Raphael has keynoted three international Holocaust conferences where he received standing ovations, as well as appearing at hundreds of invited lectures and readings in Israel, North America, and Europe at Jewish Book Fairs, Jewish Community Centers, synagogues and universities. Featured in two documentaries, he has been a panelist at London's Jewish Film festival. His stories and essays are on university syllabi around the U.S. and in Canada; his fiction has been analyzed in books, scholarly journals and at scholarly conferences, including MLA.

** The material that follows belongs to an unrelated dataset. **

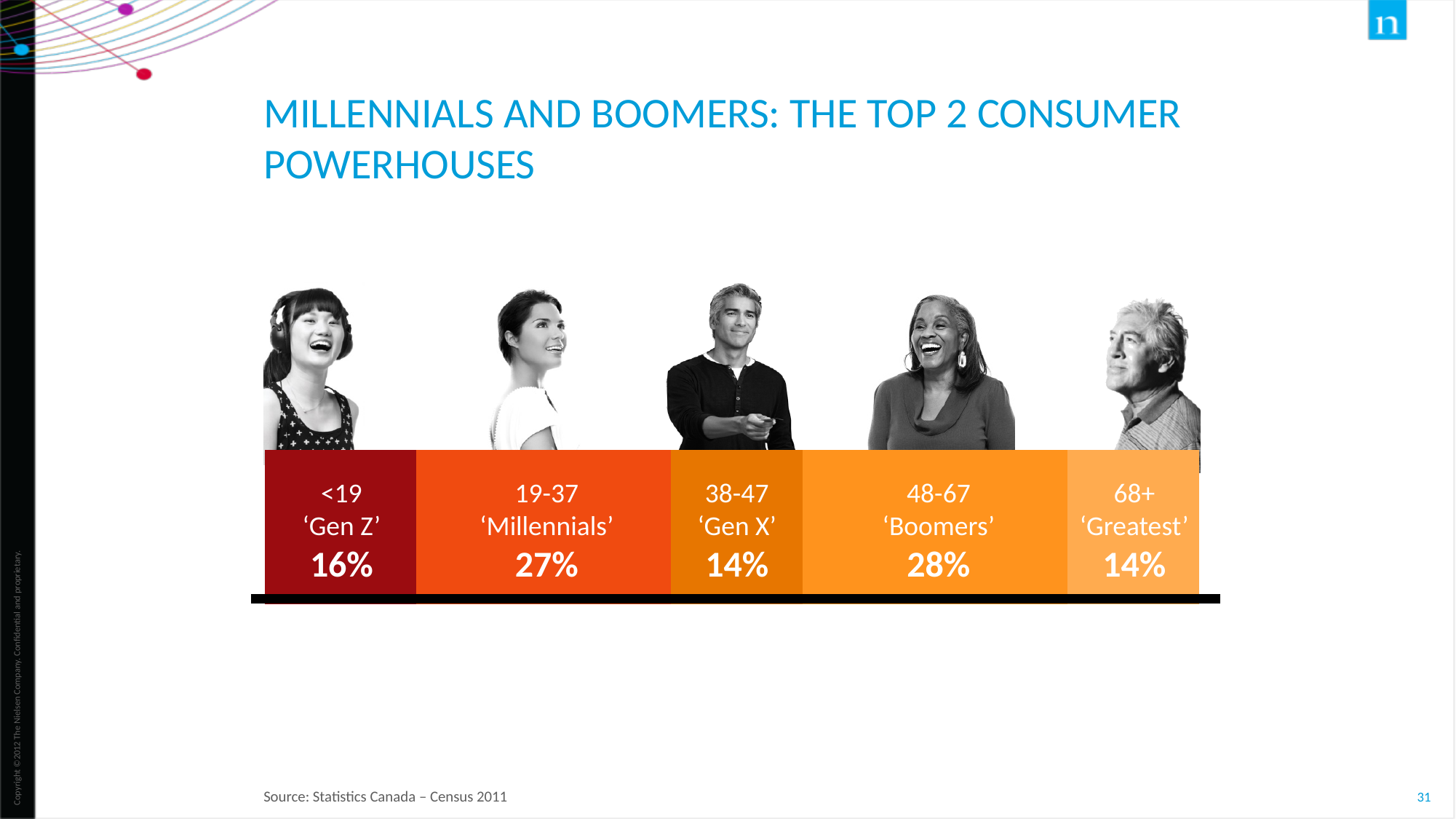
How many generation segments are shown in the bar? 5 Which two generation segments share the lowest percentage? 'Gen X' and 'Greatest' What age range is labelled for the 'Greatest' segment? 68+ What percentage is shown for 'Millennials' (19-37)? 27% What kind of chart is shown on the slide? Bar chart What is the difference in percentage points between 'Boomers' and 'Gen Z'? 12 What percentage is shown for 'Gen X' (38-47)? 14% Which has a larger percentage, 'Millennials' or 'Gen Z'? 'Millennials' What percentage is shown for 'Gen Z' (<19)? 16% What percentage is shown for 'Boomers' (48-67)? 28% What is the difference in percentage points between 'Millennials' and 'Gen X'? 13 Which generation segment has the highest percentage? 'Boomers'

Born and raised in New York City, he received his MFA in Creative Writing and English at the University of Massachusetts at Amherst where he won the Harvey Swados Fiction Prize, awarded by renowned editor Martha Foley for a Holocaust-themed story later published in Redbook. Winner of the Reed Smith Fiction Prize and International Quarterly's Prize for Innovative Prose (judged by D. M. Thomas), Raphael holds a Ph.D. in American Studies from Michigan State University. Raphael taught at the university level in New York, Massachusetts and Michigan for 13 years and the first course he designed was a multi-disciplinary study of the Holocaust. He left teaching in 1988 to write and review full-time. He is currently a guest assistant professor at Michigan State University where he teaches creative writing, popular literature, and Jewish-American literature.